### Document excerpt:
The Houghton Poultry Research Station was a poultry disease research station in northern Cambridgeshire.

By the 1970s, the site was the largest centre for poultry disease in the world.

History
The site opened in 1948. It was government-run from 1956. On the board was Emmanuel Amoroso, Sir Kenneth Mather (vice-chancellor from 1965-1971 of the University of Southampton) and Trevor Stamp, 3rd Baron Stamp. The virologist Prof Peter Wildy was a chairman of the site.

The site became known in 1986 as the Houghton Laboratory of the Institute of Animal Health.

The site closed in the 1992 due to budget realignments. It had been planned to close the site in August 1989.

Research
In 1949 it found a strain of Eimeria tenella known as the Houghton strain, which allowed the researchers to study the Eimeria lifecycle. The site also researched coccidiosis.

It worked in the 1960s with the British Egg Marketing Board, collaborating with the University of Liverpool on research on avian infectious bronchitis.<ref>Times 9 December 1964, page 17</ref>

It developed a vaccine for Marek's disease in the 1960s. In 1967 this disease was costing the industry £7m or about 2.5% of revenue.

Peter Biggs attended the 1967 World Poultry Congress in Kiev. He showed that cancer in poultry was heritable, due to the cancer complex of Leucosis, Marek's disease and acute Marek's disease. Leucosis alone caused 40% of mortality in egg-producing breeds.

Herbert Williams-Smith FRS was head of microbiology until May 1984. In 1969 a report on antibiotic growth promoters (AGPs) recommended a restriction of tetracycline, due to antibiotic resistance, which had been investigated by Herbert Williams-Smith in the early 1970s.

### Required action 1:
Do the following statements agree with the Houghton Poultry Research Station text? For each, answer yes or no and quote the words of the text that decide it. (a) The site opened in 1948. (b) The site was government-run from the year it opened. (c) Leucosis alone caused 40% of mortality in egg-producing breeds.
### Required action 2:
According to the Houghton Poultry Research Station text, what name did the site become known by in 1986?

### Raw data:
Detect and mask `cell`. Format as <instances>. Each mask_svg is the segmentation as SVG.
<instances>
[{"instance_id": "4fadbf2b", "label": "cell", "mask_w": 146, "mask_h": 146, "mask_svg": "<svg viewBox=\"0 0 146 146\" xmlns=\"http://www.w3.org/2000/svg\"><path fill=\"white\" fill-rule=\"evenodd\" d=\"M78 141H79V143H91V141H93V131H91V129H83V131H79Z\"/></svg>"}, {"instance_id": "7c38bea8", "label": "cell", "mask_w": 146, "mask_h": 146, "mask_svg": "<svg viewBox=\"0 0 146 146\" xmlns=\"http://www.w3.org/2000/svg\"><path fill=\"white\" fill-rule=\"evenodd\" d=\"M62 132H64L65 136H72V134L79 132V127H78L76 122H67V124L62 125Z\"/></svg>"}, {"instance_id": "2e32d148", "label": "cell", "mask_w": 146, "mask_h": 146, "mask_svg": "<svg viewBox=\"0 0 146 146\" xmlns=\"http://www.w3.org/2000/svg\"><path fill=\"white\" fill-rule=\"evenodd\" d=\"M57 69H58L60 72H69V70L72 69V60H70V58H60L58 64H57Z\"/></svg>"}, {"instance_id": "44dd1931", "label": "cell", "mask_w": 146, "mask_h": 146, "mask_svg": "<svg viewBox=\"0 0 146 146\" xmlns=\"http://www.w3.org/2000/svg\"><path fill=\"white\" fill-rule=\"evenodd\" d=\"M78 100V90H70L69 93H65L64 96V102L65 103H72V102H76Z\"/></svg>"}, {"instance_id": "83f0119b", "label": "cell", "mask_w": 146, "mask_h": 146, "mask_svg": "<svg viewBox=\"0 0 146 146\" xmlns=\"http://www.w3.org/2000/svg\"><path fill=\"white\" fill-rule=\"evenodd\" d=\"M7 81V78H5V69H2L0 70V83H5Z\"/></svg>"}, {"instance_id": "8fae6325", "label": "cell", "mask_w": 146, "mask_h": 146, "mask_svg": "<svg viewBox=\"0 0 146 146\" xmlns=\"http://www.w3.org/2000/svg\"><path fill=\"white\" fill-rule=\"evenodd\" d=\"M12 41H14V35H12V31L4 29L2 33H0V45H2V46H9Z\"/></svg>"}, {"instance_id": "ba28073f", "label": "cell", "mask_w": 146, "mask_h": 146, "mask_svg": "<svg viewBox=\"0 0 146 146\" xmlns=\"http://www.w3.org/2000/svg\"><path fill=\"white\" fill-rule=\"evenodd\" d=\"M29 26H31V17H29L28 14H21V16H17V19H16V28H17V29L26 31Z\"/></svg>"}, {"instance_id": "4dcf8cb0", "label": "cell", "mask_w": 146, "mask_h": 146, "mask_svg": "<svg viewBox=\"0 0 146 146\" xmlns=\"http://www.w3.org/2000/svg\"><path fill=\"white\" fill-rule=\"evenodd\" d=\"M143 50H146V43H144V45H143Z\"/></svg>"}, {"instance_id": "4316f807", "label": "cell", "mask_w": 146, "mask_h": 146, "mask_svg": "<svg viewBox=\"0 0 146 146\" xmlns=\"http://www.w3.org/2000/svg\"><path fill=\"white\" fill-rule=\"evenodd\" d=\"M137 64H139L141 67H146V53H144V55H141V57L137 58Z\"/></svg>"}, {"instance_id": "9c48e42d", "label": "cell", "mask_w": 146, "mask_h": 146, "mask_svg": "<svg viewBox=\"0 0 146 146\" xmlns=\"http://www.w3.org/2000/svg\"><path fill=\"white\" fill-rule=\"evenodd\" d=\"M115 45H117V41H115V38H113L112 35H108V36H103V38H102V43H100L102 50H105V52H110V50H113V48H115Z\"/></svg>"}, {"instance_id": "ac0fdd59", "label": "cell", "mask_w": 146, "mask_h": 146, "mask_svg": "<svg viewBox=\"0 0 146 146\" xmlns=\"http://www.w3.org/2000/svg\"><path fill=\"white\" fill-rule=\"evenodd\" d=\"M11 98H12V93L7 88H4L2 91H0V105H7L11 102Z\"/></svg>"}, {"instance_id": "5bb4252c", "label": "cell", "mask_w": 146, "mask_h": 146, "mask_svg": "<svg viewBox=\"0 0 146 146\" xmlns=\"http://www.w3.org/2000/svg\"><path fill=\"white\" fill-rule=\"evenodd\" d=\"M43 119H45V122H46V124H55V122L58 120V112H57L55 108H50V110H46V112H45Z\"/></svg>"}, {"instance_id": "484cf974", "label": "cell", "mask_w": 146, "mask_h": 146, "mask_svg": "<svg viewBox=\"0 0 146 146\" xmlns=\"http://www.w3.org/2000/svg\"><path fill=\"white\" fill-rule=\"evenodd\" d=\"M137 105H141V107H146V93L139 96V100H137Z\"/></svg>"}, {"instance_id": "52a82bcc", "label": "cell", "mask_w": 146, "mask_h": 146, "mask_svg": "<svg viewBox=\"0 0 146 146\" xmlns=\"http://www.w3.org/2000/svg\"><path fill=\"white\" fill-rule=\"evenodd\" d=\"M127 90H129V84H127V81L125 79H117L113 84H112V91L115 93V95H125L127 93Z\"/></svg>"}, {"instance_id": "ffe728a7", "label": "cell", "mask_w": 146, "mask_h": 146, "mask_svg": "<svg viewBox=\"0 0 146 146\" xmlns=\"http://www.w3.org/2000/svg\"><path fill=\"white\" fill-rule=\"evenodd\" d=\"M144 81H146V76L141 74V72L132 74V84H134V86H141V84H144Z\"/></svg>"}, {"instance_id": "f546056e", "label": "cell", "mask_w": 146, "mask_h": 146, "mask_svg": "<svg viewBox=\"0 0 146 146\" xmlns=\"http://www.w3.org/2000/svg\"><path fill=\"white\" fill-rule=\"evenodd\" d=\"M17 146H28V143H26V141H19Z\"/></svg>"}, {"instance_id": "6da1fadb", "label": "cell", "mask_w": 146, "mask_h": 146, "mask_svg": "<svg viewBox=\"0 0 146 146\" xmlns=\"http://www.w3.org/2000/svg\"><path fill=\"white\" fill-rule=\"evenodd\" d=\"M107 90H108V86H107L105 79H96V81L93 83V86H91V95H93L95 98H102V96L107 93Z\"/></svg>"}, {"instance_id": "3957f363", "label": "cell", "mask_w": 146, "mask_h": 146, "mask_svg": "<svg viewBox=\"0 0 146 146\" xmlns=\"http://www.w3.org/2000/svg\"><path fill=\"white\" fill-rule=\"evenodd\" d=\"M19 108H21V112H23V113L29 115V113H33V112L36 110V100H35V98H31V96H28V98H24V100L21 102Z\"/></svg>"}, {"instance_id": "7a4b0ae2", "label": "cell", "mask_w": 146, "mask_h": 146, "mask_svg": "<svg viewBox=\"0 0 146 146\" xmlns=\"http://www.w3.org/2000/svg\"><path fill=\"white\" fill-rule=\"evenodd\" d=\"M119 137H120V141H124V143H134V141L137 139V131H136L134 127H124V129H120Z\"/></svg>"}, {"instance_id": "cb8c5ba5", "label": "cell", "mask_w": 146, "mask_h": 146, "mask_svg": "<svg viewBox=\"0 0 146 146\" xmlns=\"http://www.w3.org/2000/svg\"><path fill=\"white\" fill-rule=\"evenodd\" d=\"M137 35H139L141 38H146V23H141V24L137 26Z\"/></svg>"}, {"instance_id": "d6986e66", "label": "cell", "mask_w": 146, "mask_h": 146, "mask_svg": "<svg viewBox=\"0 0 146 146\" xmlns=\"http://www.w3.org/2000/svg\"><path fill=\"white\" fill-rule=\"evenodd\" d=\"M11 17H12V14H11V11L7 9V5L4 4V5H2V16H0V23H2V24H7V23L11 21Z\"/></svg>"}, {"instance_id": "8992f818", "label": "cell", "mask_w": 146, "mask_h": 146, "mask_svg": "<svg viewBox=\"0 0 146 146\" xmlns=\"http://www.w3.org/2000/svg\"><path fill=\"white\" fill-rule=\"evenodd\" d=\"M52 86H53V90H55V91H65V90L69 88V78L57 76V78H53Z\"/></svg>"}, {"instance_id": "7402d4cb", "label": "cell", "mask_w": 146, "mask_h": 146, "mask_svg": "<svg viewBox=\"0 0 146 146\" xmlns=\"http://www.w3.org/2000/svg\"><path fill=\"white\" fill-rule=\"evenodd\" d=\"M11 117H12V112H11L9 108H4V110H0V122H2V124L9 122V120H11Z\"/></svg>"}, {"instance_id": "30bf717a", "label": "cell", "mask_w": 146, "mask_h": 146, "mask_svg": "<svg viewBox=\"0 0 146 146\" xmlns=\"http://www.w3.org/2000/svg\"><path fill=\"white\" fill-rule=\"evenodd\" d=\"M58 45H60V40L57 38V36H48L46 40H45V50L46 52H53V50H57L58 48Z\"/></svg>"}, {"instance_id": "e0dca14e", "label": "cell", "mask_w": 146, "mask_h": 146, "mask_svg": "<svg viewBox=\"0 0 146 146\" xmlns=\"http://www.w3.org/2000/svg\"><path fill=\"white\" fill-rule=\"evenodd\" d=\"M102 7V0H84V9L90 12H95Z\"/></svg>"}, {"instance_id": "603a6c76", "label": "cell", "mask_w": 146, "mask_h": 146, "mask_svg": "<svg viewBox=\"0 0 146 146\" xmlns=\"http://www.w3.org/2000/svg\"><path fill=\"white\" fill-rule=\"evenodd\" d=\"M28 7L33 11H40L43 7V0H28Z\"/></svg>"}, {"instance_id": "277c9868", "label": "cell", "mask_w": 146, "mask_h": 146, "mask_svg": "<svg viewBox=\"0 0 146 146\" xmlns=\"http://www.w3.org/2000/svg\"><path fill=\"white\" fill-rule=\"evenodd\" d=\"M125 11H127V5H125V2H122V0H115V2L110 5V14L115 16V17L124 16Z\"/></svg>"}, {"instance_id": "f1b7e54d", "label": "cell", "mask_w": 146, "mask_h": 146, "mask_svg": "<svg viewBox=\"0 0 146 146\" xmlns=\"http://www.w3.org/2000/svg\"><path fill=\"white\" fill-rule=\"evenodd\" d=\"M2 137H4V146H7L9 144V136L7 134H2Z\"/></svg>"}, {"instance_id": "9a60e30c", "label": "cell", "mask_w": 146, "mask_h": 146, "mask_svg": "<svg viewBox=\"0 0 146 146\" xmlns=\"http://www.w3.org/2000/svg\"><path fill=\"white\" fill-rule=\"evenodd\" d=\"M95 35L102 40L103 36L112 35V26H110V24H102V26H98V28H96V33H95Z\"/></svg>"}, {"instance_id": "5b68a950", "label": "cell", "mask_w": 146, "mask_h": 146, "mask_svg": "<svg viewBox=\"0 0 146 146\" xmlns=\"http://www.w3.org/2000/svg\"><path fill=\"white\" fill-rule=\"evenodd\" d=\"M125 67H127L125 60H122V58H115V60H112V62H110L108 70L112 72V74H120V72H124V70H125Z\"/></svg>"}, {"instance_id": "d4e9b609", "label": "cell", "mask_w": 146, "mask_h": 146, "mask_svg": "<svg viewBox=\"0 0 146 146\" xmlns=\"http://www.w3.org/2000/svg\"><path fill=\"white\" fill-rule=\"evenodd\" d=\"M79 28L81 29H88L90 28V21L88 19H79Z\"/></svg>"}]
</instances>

### Exercise response 1:
(a) Yes: "The site opened in 1948."
(b) No: "It was government-run from 1956."
(c) Yes: "Leucosis alone caused 40% of mortality in egg-producing breeds."

### Exercise response 2:
The Houghton Laboratory of the Institute of Animal Health.